▶ _Brief_: Take the part that opens with the line containing "Which of these" and closes with the line containing "8945 millimetres", substitute "recessed alcove" for every "arched niche", and give only those lines back with nothing else changed.

-- START OF Input --

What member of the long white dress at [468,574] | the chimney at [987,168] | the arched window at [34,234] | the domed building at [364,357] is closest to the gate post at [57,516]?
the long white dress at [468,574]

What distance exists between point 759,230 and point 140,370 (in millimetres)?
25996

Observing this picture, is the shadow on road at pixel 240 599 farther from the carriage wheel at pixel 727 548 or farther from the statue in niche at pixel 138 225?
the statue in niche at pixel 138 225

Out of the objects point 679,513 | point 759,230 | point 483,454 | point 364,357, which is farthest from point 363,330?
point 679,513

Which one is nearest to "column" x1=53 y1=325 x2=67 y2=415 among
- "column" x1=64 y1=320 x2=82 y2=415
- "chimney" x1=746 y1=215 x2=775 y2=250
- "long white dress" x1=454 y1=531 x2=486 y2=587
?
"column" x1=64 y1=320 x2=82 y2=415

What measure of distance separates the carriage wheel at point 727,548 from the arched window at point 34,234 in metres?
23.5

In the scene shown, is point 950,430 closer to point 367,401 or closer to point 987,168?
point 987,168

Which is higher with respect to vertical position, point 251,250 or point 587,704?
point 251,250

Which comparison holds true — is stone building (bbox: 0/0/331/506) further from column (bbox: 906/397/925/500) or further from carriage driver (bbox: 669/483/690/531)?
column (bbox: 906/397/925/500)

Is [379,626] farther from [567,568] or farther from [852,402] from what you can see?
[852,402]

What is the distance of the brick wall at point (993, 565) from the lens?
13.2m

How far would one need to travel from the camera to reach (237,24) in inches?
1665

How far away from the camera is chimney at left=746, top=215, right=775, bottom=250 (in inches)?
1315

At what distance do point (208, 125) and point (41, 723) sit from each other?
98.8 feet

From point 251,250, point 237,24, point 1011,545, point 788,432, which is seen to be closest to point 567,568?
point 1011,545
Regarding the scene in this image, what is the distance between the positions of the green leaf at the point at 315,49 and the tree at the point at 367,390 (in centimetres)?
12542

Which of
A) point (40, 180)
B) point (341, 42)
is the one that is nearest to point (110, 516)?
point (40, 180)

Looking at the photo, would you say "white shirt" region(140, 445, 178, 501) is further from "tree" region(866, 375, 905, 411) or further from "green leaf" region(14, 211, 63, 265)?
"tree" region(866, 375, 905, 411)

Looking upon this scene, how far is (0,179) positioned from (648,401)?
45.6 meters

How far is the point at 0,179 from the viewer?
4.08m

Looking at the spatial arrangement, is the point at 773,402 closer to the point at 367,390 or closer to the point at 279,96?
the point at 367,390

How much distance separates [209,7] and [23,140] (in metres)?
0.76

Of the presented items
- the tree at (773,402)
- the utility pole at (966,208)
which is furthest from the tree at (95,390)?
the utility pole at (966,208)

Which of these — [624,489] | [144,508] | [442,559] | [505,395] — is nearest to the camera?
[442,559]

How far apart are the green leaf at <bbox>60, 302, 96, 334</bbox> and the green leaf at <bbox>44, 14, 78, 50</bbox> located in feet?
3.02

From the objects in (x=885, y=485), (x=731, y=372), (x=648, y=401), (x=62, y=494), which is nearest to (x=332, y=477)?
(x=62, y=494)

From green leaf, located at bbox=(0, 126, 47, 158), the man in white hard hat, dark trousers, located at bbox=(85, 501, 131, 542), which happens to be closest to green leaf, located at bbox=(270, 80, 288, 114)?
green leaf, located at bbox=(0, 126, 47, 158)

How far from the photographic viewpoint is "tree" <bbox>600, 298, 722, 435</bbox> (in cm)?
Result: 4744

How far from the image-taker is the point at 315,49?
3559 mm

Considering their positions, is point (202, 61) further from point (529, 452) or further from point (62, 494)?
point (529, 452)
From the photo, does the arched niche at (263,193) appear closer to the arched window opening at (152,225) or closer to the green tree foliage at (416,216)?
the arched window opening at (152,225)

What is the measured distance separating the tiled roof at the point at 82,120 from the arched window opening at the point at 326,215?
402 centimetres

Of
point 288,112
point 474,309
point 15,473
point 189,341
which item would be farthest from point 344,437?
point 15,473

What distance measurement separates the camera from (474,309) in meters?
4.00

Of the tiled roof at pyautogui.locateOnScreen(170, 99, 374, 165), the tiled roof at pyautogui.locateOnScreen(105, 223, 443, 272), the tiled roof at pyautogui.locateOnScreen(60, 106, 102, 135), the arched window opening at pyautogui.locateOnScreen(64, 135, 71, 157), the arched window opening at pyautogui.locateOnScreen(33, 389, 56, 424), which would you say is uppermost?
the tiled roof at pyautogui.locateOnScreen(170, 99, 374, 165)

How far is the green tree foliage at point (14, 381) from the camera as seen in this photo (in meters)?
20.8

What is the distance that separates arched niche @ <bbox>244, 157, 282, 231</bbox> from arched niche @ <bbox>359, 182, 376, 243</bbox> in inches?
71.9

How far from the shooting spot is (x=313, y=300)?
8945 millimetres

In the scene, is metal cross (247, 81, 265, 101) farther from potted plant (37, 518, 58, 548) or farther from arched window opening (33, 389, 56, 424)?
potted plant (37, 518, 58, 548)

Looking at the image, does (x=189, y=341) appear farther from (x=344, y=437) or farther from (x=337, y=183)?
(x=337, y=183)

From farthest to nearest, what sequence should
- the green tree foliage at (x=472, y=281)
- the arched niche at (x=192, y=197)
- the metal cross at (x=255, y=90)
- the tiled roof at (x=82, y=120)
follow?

-- END OF Input --

▶ _Result for this task_:
Which of these — [624,489] | [144,508] | [442,559] | [505,395] — is nearest to the camera?
[442,559]

How far apart are the green leaf at <bbox>60, 302, 96, 334</bbox> and the green leaf at <bbox>44, 14, 78, 50</bbox> located in feet?
3.02

From the objects in (x=885, y=485), (x=731, y=372), (x=648, y=401), (x=62, y=494), which is nearest to (x=332, y=477)?
(x=62, y=494)

From green leaf, located at bbox=(0, 126, 47, 158), the man in white hard hat, dark trousers, located at bbox=(85, 501, 131, 542), which happens to be closest to green leaf, located at bbox=(270, 80, 288, 114)?
green leaf, located at bbox=(0, 126, 47, 158)

How far from the photographic viewpoint is "tree" <bbox>600, 298, 722, 435</bbox> (in cm)?
Result: 4744

How far from the image-taker is the point at 315,49?
3559 mm

Considering their positions, is point (202, 61) further from point (529, 452) or further from point (62, 494)?
point (529, 452)
From the photo, does the recessed alcove at (263,193) appear closer to the arched window opening at (152,225) or closer to the green tree foliage at (416,216)?
the arched window opening at (152,225)

What is the measured distance separating the tiled roof at the point at 82,120 from the arched window opening at the point at 326,215?
402 centimetres

Of
point 288,112
point 474,309
point 15,473
point 189,341
which item would be farthest from point 344,437?
point 15,473

What distance measurement separates the camera from (474,309) in meters?
4.00

Of the tiled roof at pyautogui.locateOnScreen(170, 99, 374, 165), the tiled roof at pyautogui.locateOnScreen(105, 223, 443, 272), the tiled roof at pyautogui.locateOnScreen(60, 106, 102, 135), the arched window opening at pyautogui.locateOnScreen(64, 135, 71, 157), the arched window opening at pyautogui.locateOnScreen(33, 389, 56, 424), which would you say is uppermost?
the tiled roof at pyautogui.locateOnScreen(170, 99, 374, 165)

How far is the green tree foliage at point (14, 381) from the camera as seen in this photo (in meters)?
20.8

What is the distance that separates recessed alcove @ <bbox>244, 157, 282, 231</bbox> from recessed alcove @ <bbox>359, 182, 376, 243</bbox> in inches?
71.9

How far from the shooting spot is (x=313, y=300)?
8945 millimetres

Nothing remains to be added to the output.